Face à l’Algérie, Mohammed VI réussit la « diplomatie de l’étouffement »

Accueil triomphal partout en Afrique, présence permanente dans les sommets organisés sur le continent, politique de partenariat win-win, pragmatisme et audace avec les adversaires les plus acharnés, tel sont les ingrédients de la nouvelle diplomatie chérifienne sous la conduite de Mohammed VI. Et manifestement, cela porte ses fruits. En janvier 2017, Rabat retrouve un siège au sein de l’Union africaine qu’elle avait quitté en 1984, à l’époque l’OUA. Le Maroc siège désormais aux côtés de son ennemie jurée la République arabe sahraouie démocratique (RASD, autoproclamée) qui crie déjà victoire. Le royaume chérifien aurait-il reconnu la République sahraouie ? Peu importe, répondent les diplomates marocains, l’essentiel pour Rabat est d’être pleinement membre des instances africaines, le reste viendra avec le temps.

En novembre 2017,  le Maroc pousse plus encore son avantage. Le sommet Europe-Afrique est rebaptisé sommet UA-UE, signifiant la participation de la RASD. Ce qui semblait être une défaite diplomatique est vite transformé par Mohammed VI en une franche victoire.

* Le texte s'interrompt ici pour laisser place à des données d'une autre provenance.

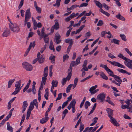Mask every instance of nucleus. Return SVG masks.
<instances>
[{
  "instance_id": "nucleus-14",
  "label": "nucleus",
  "mask_w": 132,
  "mask_h": 132,
  "mask_svg": "<svg viewBox=\"0 0 132 132\" xmlns=\"http://www.w3.org/2000/svg\"><path fill=\"white\" fill-rule=\"evenodd\" d=\"M127 109V111L131 113L132 112V106L131 105H124V109Z\"/></svg>"
},
{
  "instance_id": "nucleus-20",
  "label": "nucleus",
  "mask_w": 132,
  "mask_h": 132,
  "mask_svg": "<svg viewBox=\"0 0 132 132\" xmlns=\"http://www.w3.org/2000/svg\"><path fill=\"white\" fill-rule=\"evenodd\" d=\"M94 2L96 6H97L99 8H102V4L99 1L96 0H94Z\"/></svg>"
},
{
  "instance_id": "nucleus-19",
  "label": "nucleus",
  "mask_w": 132,
  "mask_h": 132,
  "mask_svg": "<svg viewBox=\"0 0 132 132\" xmlns=\"http://www.w3.org/2000/svg\"><path fill=\"white\" fill-rule=\"evenodd\" d=\"M100 73V75L102 78L106 80H107L108 79V78L103 72H101Z\"/></svg>"
},
{
  "instance_id": "nucleus-25",
  "label": "nucleus",
  "mask_w": 132,
  "mask_h": 132,
  "mask_svg": "<svg viewBox=\"0 0 132 132\" xmlns=\"http://www.w3.org/2000/svg\"><path fill=\"white\" fill-rule=\"evenodd\" d=\"M116 17L118 19L121 20H124V17L122 16L120 14L116 16Z\"/></svg>"
},
{
  "instance_id": "nucleus-52",
  "label": "nucleus",
  "mask_w": 132,
  "mask_h": 132,
  "mask_svg": "<svg viewBox=\"0 0 132 132\" xmlns=\"http://www.w3.org/2000/svg\"><path fill=\"white\" fill-rule=\"evenodd\" d=\"M27 114L26 119L27 120H28L31 114V112L27 111Z\"/></svg>"
},
{
  "instance_id": "nucleus-15",
  "label": "nucleus",
  "mask_w": 132,
  "mask_h": 132,
  "mask_svg": "<svg viewBox=\"0 0 132 132\" xmlns=\"http://www.w3.org/2000/svg\"><path fill=\"white\" fill-rule=\"evenodd\" d=\"M39 63H42L44 62L45 60V57L44 56L41 55V57L37 58Z\"/></svg>"
},
{
  "instance_id": "nucleus-4",
  "label": "nucleus",
  "mask_w": 132,
  "mask_h": 132,
  "mask_svg": "<svg viewBox=\"0 0 132 132\" xmlns=\"http://www.w3.org/2000/svg\"><path fill=\"white\" fill-rule=\"evenodd\" d=\"M124 63L129 68L132 69V60L124 57Z\"/></svg>"
},
{
  "instance_id": "nucleus-45",
  "label": "nucleus",
  "mask_w": 132,
  "mask_h": 132,
  "mask_svg": "<svg viewBox=\"0 0 132 132\" xmlns=\"http://www.w3.org/2000/svg\"><path fill=\"white\" fill-rule=\"evenodd\" d=\"M36 45L35 41H34L33 42H31L30 43L29 45H30V47L34 48Z\"/></svg>"
},
{
  "instance_id": "nucleus-29",
  "label": "nucleus",
  "mask_w": 132,
  "mask_h": 132,
  "mask_svg": "<svg viewBox=\"0 0 132 132\" xmlns=\"http://www.w3.org/2000/svg\"><path fill=\"white\" fill-rule=\"evenodd\" d=\"M90 105V103L88 101H87L85 102L84 105V107L86 109H87L88 106H89Z\"/></svg>"
},
{
  "instance_id": "nucleus-54",
  "label": "nucleus",
  "mask_w": 132,
  "mask_h": 132,
  "mask_svg": "<svg viewBox=\"0 0 132 132\" xmlns=\"http://www.w3.org/2000/svg\"><path fill=\"white\" fill-rule=\"evenodd\" d=\"M72 67H70L68 70V74L72 75Z\"/></svg>"
},
{
  "instance_id": "nucleus-16",
  "label": "nucleus",
  "mask_w": 132,
  "mask_h": 132,
  "mask_svg": "<svg viewBox=\"0 0 132 132\" xmlns=\"http://www.w3.org/2000/svg\"><path fill=\"white\" fill-rule=\"evenodd\" d=\"M113 76H114L113 77L114 78L115 80L119 84H121L122 81V80L121 79L120 77L116 75Z\"/></svg>"
},
{
  "instance_id": "nucleus-9",
  "label": "nucleus",
  "mask_w": 132,
  "mask_h": 132,
  "mask_svg": "<svg viewBox=\"0 0 132 132\" xmlns=\"http://www.w3.org/2000/svg\"><path fill=\"white\" fill-rule=\"evenodd\" d=\"M31 16L30 9V8H29L26 10V12L25 19L29 20Z\"/></svg>"
},
{
  "instance_id": "nucleus-53",
  "label": "nucleus",
  "mask_w": 132,
  "mask_h": 132,
  "mask_svg": "<svg viewBox=\"0 0 132 132\" xmlns=\"http://www.w3.org/2000/svg\"><path fill=\"white\" fill-rule=\"evenodd\" d=\"M103 7L107 10H108L110 8V7L108 6L105 3H103Z\"/></svg>"
},
{
  "instance_id": "nucleus-64",
  "label": "nucleus",
  "mask_w": 132,
  "mask_h": 132,
  "mask_svg": "<svg viewBox=\"0 0 132 132\" xmlns=\"http://www.w3.org/2000/svg\"><path fill=\"white\" fill-rule=\"evenodd\" d=\"M61 46L59 45L56 47V50L57 52H59L61 50Z\"/></svg>"
},
{
  "instance_id": "nucleus-7",
  "label": "nucleus",
  "mask_w": 132,
  "mask_h": 132,
  "mask_svg": "<svg viewBox=\"0 0 132 132\" xmlns=\"http://www.w3.org/2000/svg\"><path fill=\"white\" fill-rule=\"evenodd\" d=\"M107 61L113 65L116 66H117L119 67L124 68V66L118 62L115 61L112 62L109 60H107Z\"/></svg>"
},
{
  "instance_id": "nucleus-38",
  "label": "nucleus",
  "mask_w": 132,
  "mask_h": 132,
  "mask_svg": "<svg viewBox=\"0 0 132 132\" xmlns=\"http://www.w3.org/2000/svg\"><path fill=\"white\" fill-rule=\"evenodd\" d=\"M80 126L79 128L80 131H82L84 129V125L83 124H81V123L80 124Z\"/></svg>"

A Abidjan, toutes les attentions vont vers le souverain alaouite. Lors de l’ouverture du sommet, il siège aux côtés du secrétaire général de l’ONU, Antonio Guterres. Le roi du Maroc déroule, devenant la nouvelle attraction diplomatique en Afrique. Il enchaîne les rencontres avec les chefs d’Etat du continent, le président français Emmanuel Macron ne le lâche pas d’une semelle, le président gabonais Ali Bongo, ami intime du souverain, se permet même de lui raconter des blagues en pleine séance de photo officielle. Et cerise sur le gâteau, le premier ministre algérien, Ahmed Ouyahia, s’empresse de lui serrer la main avec franchise. Pour ceux qui doutent encore des choix diplomatiques de Rabat, le chef de la diplomatie marocaine Nasser Bourita explique que « le Polisario est invisible ».

Et Mohammed VI n’en reste pas là. Il marche sur les plate-bandes algériennes, en recevant le président sud-africain Jacob Zuma, l’un des adversaires les plus virulents du Maroc en Afrique sur la question du Sahara occidental. L’entretien entre les deux hommes est « chaleureux et empreint de franchise », rapporte la MAP, l’agence de presse officielle marocaine. Les deux pays décident de désigner des ambassadeurs de haut niveau dans les deux capitales, la brouille entre les deux pays n’est plus qu’un vague souvenir. Auparavant, le roi avait reçu le nouveau président angolais, Joao Lourenço. Rabat et Luanda qui n’ont jamais été très proches semblent amorcer un virage dans leurs relations bilatérales.

Enfin, le souverain chérifien a été invité à participer, le 16 décembre prochain, au sommet de la Cedeao qui aura à se prononcer sur la candidature de Rabat. Pour le Maroc, l’Union du Maghreb arabe (UMA) est bel et bien enterrée et c’est la communauté économique de l’Afrique de l’Ouest qui la remplacera désormais.

« Le Maroc encercle doucement, mais sûrement, l’Algérie. En une dizaine d’années, Rabat a totalement changé de cap. Pas d’ennemis, pas de politique de la chaise vide, pas de polémique superflue », nous confie un diplomate français en poste en Afrique.